The first Super Bowl I can remember watching was Super Bowl XXIV. It was January 28, 1990 — my sister’s fifth birthday. I was seven-years-old. I can’t recall much of the game, but I do remember the post-game celebration. I watched in awe as offensive tackle Bubba Paris lifted his young son onto his shoulders, while the jubilant 49ers celebrated their record-tying fourth Super Bowl victory. San Francisco had whipped the Denver Broncos, 55-10, thanks in large part to the golden arm of quarterback Joe Montana, who was awarded Super Bowl MVP honors for the third time. With the victory, Montana, already a legend and a sure-fire Hall of Famer, cemented his place atop the list of the greatest quarterbacks of all time. In my seven-year-old mind, he was akin to a god.
Fast forward 14 years.
It’s Super Bowl week again, and the media-hype machine is in high gear down in Houston. The NFL wants desperately to cast the defensive struggle that seems sure to emerge in Super Bowl XXXVIII in an attractive, viewer-ensnaring light. Neither New England nor Carolina has much of an offense, but there is one legitimate offensive star. Tom Brady — the hero of Super Bowl XXXVI, the David who caused Kurt Warner’s Goliath to come crashing down — is back. For the second time in three years, the unassuming sixth round pick out of Michigan has led his team to the highest plane of football existence. Suddenly Bill Belichick and the Patriots’ defense is pushed under the table. Tom Brady is the story. Tom Brady is being compared to Joe Montana.
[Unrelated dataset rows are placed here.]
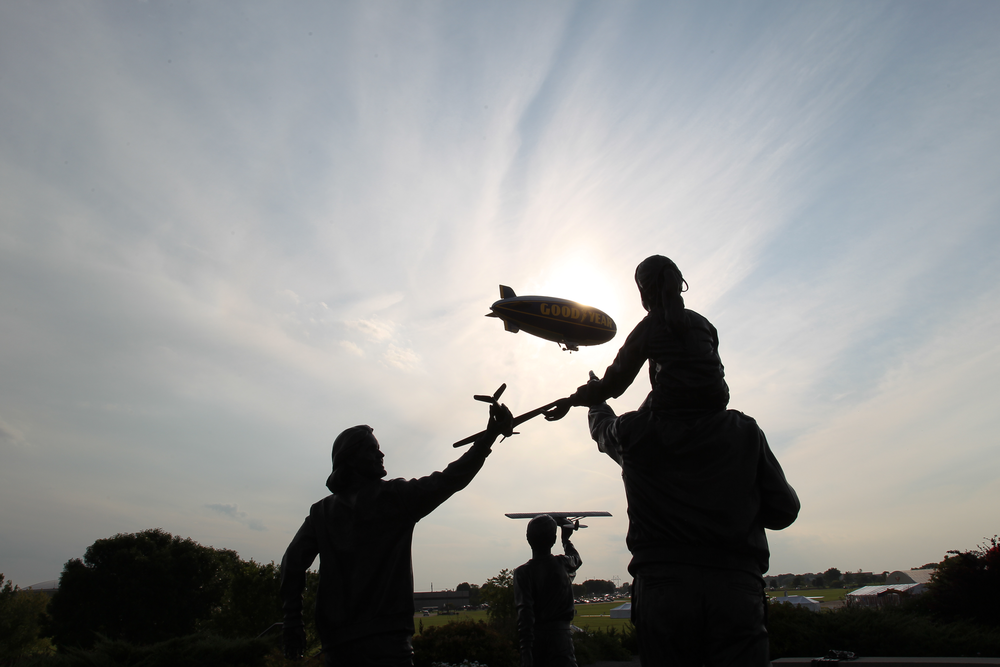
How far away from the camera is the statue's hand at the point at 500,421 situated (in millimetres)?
4672

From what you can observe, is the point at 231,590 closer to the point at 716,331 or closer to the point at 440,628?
the point at 440,628

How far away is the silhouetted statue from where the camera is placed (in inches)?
132

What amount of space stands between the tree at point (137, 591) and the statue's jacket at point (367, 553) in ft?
115

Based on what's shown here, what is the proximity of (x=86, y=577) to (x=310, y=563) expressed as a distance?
40.4 metres

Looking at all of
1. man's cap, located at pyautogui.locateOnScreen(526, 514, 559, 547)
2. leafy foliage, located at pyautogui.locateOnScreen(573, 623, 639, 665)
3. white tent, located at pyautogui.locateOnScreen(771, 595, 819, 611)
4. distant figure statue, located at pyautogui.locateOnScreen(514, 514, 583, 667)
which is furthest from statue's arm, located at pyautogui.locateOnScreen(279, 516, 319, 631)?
leafy foliage, located at pyautogui.locateOnScreen(573, 623, 639, 665)

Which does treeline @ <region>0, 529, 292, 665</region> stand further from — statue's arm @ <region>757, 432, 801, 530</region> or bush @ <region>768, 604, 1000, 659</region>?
statue's arm @ <region>757, 432, 801, 530</region>

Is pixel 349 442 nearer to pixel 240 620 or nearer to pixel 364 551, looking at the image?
pixel 364 551

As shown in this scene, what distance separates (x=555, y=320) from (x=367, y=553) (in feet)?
106

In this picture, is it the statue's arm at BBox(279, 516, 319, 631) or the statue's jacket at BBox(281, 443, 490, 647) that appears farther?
the statue's arm at BBox(279, 516, 319, 631)

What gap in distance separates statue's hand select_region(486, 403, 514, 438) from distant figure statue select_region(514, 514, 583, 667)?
3886 mm

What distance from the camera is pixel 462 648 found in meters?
18.3

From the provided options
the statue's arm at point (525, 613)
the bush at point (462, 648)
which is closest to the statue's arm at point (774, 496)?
the statue's arm at point (525, 613)

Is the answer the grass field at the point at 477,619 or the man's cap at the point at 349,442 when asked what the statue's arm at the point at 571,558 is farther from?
the man's cap at the point at 349,442

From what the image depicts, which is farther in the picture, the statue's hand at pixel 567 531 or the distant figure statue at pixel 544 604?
the statue's hand at pixel 567 531
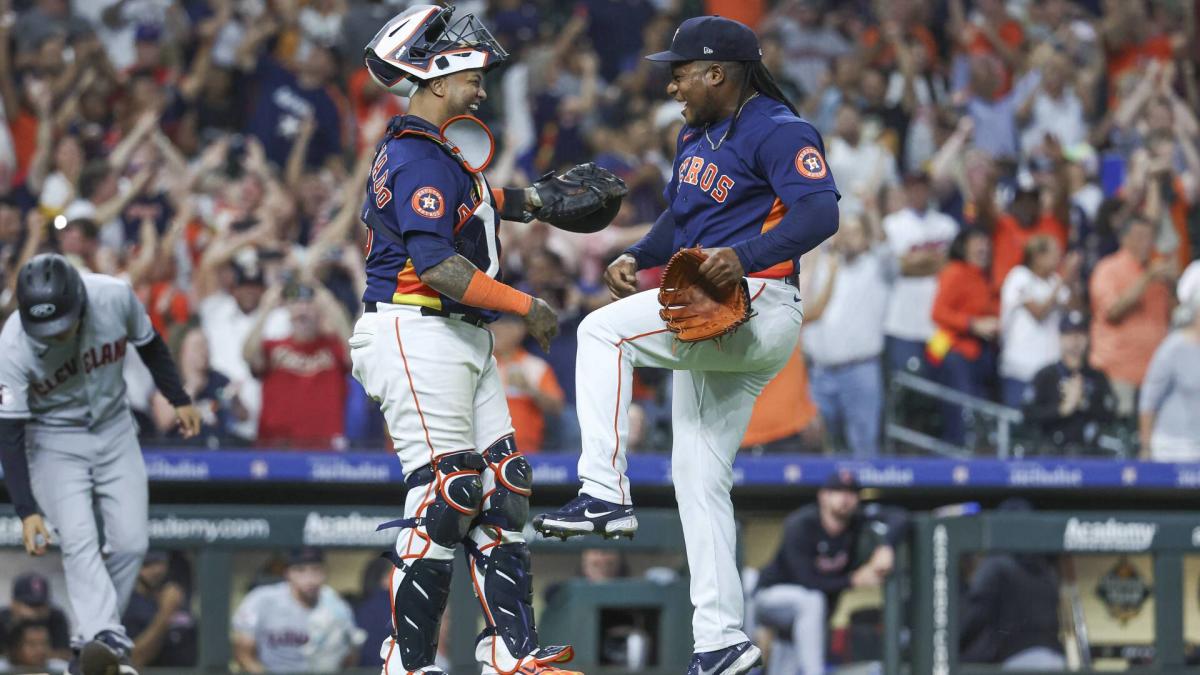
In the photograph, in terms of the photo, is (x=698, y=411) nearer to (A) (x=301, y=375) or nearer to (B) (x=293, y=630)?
(B) (x=293, y=630)

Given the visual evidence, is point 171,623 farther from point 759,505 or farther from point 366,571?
point 759,505

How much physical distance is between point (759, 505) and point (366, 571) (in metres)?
2.19

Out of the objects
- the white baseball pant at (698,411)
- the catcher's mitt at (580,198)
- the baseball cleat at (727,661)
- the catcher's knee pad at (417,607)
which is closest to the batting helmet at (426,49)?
the catcher's mitt at (580,198)

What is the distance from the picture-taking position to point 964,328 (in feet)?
35.0

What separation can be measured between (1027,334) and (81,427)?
18.8ft

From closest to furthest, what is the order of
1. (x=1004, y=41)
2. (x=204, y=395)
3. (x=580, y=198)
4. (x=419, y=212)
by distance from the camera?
(x=419, y=212), (x=580, y=198), (x=204, y=395), (x=1004, y=41)

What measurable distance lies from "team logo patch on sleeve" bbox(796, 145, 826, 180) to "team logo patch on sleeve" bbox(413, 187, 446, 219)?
1055mm

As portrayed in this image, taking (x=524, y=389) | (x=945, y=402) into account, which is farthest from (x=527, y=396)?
(x=945, y=402)

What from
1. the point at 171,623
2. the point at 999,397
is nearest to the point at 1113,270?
the point at 999,397

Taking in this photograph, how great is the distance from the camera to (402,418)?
565 centimetres

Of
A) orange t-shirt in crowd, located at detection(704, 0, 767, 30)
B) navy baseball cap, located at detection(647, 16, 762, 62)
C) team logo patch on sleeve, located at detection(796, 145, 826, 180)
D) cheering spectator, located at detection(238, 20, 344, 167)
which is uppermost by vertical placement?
orange t-shirt in crowd, located at detection(704, 0, 767, 30)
When I first heard the comparison made, I was incredulous. Tom Brady is a bright young star, but he wasn’t even the best quarterback in the league this season. That honor belongs to Co-MVP’s Steve McNair and Peyton Manning. Brady may have beaten them in the playoffs, but there were extenuating circumstances (see: Bill Belichick’s defense). The comparison seemed ridiculous. After all, Tom Brady is just a quarterback. Joe Montana is an immortal. Tom Brady is sliced bread. Joe Montana is Disney World.
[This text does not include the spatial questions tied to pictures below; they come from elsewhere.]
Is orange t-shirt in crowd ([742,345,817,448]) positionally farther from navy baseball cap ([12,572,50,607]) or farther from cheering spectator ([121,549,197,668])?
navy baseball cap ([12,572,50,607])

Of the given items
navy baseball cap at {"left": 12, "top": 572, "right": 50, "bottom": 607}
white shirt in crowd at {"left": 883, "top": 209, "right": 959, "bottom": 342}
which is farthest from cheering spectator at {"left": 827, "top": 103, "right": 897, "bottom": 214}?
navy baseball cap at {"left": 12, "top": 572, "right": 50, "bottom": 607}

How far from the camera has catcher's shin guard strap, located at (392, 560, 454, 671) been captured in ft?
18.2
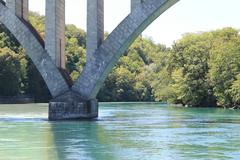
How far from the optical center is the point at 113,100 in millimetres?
118812

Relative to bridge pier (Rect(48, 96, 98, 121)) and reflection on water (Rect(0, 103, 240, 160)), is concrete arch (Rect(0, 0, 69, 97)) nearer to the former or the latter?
bridge pier (Rect(48, 96, 98, 121))

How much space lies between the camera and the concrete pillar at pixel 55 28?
157ft

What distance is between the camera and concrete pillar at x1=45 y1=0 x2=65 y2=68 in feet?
157

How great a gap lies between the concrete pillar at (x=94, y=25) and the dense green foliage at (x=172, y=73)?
90.1 ft

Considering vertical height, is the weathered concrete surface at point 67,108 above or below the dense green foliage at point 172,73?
below

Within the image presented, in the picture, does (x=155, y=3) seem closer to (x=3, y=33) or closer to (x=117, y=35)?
(x=117, y=35)

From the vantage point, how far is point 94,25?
4703cm

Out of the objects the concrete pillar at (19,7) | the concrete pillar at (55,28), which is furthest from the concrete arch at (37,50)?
the concrete pillar at (55,28)

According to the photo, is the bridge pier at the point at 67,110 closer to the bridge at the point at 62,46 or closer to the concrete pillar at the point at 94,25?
the bridge at the point at 62,46

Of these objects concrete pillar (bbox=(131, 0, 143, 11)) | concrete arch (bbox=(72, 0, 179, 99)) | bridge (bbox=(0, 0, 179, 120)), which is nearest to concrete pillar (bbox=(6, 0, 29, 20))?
bridge (bbox=(0, 0, 179, 120))

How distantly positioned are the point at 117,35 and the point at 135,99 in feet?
257

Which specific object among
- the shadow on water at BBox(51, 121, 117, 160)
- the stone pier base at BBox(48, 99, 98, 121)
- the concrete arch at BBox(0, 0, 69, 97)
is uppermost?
the concrete arch at BBox(0, 0, 69, 97)

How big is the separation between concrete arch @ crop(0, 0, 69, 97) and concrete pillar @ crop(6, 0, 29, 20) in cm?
39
Being a stat-geek, I went to the numbers. Those would prove such a comparison to be utterly foolish. I would, of course, only compare Brady’s stats with Montana’s stats through his first four years. Only fair.
The most basic measuring stick for a quarterback is passing yards. And by that barometer Brady beats Montana 10, 233 to 8,069. Montana and Brady played sparingly as rookies, and emerged early in their second year. But Montana’s fourth season, 1982, was a strike-shortened nine game campaign. Thus Brady has 414 more attempts and 242 more completions than Montana by this point in his career, accounting for the yardage advantage.
Montana’s completion percentage through four seasons trumps Brady’s 63.1 percent to 61.9 percent. Both play(ed) in a dink-and-dunk offense that value(d) itself on high percentage passes. Montana just completed the dinks more often. Plus, his dunks went for more yards: Montana’s yards-per-attempt wins out by a score of 7.14 to 6.63. And though Brady has more touchdowns (69-52), Montana had fewer interceptions (32-38). Then there’s the statistical quagmire known as Quarterback Rating. When their numbers are pumped into QBR’s complicated formula, the final score reads: Montana: 87.1. Brady 85.9.
So Montana was a better passer. But his numbers are not nearly as dominant as I had anticipated. And, as NFL.com says:
“It is important to remember that the [Quarterback Rating] system is used to rate pass-ers, not quarterbacks. Statistics do not reflect leadership, play-calling, and other intangible factors that go into making a successful professional quarterback.”
OK, so let’s look at something more telling. The playoffs. There’s a barometer for success. Surely there’ll be some separation there.
But the results are no more conclusive. Brady is 5-0 through four seasons. Montana was 3-0. Brady has a Super Bowl ring and an MVP trophy. So did Montana. Brady did win his first Super Bowl in his second season, at age 24, while Montana’s first victory came in his third, at age 25. If Brady wins on Sunday, he’ll have his won his second Super Bowl in his fourth year. Montana’s second didn’t come until year six.
Therefore if Brady should win Super Bowl XXXVIII, he will be ahead of where Montana was at this point in his career. IF he wins. Granted, should he lose, Brady will still be in the discussion with Montana. Yet in either scenario, for Brady to ultimately merit comparison to Montana he will have to win at least two more Super Bowls. And another MVP or two.
So what’s the conclusion? I was wrong. Brady, at this point in his career, CAN be compared to Joe Montana. But so could Kurt Warner two years ago. Before he ran into an inspired underdog with a vicious defense and a no-name quarterback named Delhomme, er — Brady.